I have searched for some similar questions like'equivalent R function rep in Python'.
In R,rep can be used to an array or a dataframe and you can set the parameter each
to specify whether you want to repeat every element or repeat the whole list/dataframe.
But in Python, you have to distinguish between array and dataframe.
For an array, np.repeat
will repeat each element and np.tile
repeat the whole array .
x=['a','b']
np.repeat(x,2)#repeat each element twice
Out[85]: array(['a', 'a', 'b', 'b'], dtype='<U1')
np.tile(x,2)#repeat the whole array twice
Out[86]: array(['a', 'b', 'a', 'b'], dtype='<U1')

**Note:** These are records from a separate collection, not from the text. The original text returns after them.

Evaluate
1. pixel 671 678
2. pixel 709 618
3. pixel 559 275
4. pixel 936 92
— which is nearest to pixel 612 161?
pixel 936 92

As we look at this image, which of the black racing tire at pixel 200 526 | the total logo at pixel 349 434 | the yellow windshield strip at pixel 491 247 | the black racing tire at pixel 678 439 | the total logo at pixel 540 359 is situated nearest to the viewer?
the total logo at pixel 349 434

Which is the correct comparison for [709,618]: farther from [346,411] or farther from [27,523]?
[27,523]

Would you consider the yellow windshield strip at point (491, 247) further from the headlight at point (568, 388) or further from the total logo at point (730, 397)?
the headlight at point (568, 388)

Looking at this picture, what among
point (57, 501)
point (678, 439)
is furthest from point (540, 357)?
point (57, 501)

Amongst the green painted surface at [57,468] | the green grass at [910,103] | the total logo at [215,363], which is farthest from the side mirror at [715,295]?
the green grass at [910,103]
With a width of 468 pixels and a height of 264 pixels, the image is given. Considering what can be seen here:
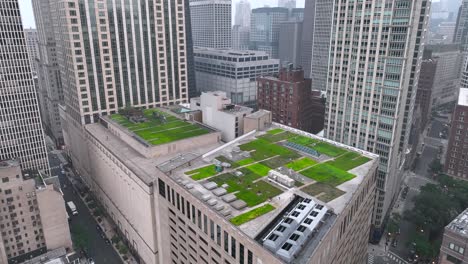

For a Pandas dataframe. pd.concat
can be used to repeat the whole dataframe:
d=pd.DataFrame({'x':['a','b'],'y':['c','d']})
d
Out[94]:
x y
0 a c
1 b d
pd.concat([d]*2)
Out[93]:
x y
0 a c
1 b d
0 a c
1 b d
My question is how to repeat each row in a pandas dataframe rather repeat it as a whole. The result I want is:
x y
a c
a c
b d
b d
Anyway, I wish there is a function in Python like'rep' which can be used to both list and dataframe , and also can specify repeat as a whole or repeat each element.
In pandas
you can using reindex
with np.repeat
d.reindex(np.repeat(df.index.values,2))
x y
0 a c
0 a c
1 b d
1 b d
Or re-build your dataframe
pd.DataFrame(np.repeat(d.values,2,axis=0),columns=d.columns)
x y
0 a c
1 a c
2 b d
3 b d
Also concat
wih sort_index
pd.concat([d]*2).sort_index()
x y
0 a c
0 a c
1 b d
1 b d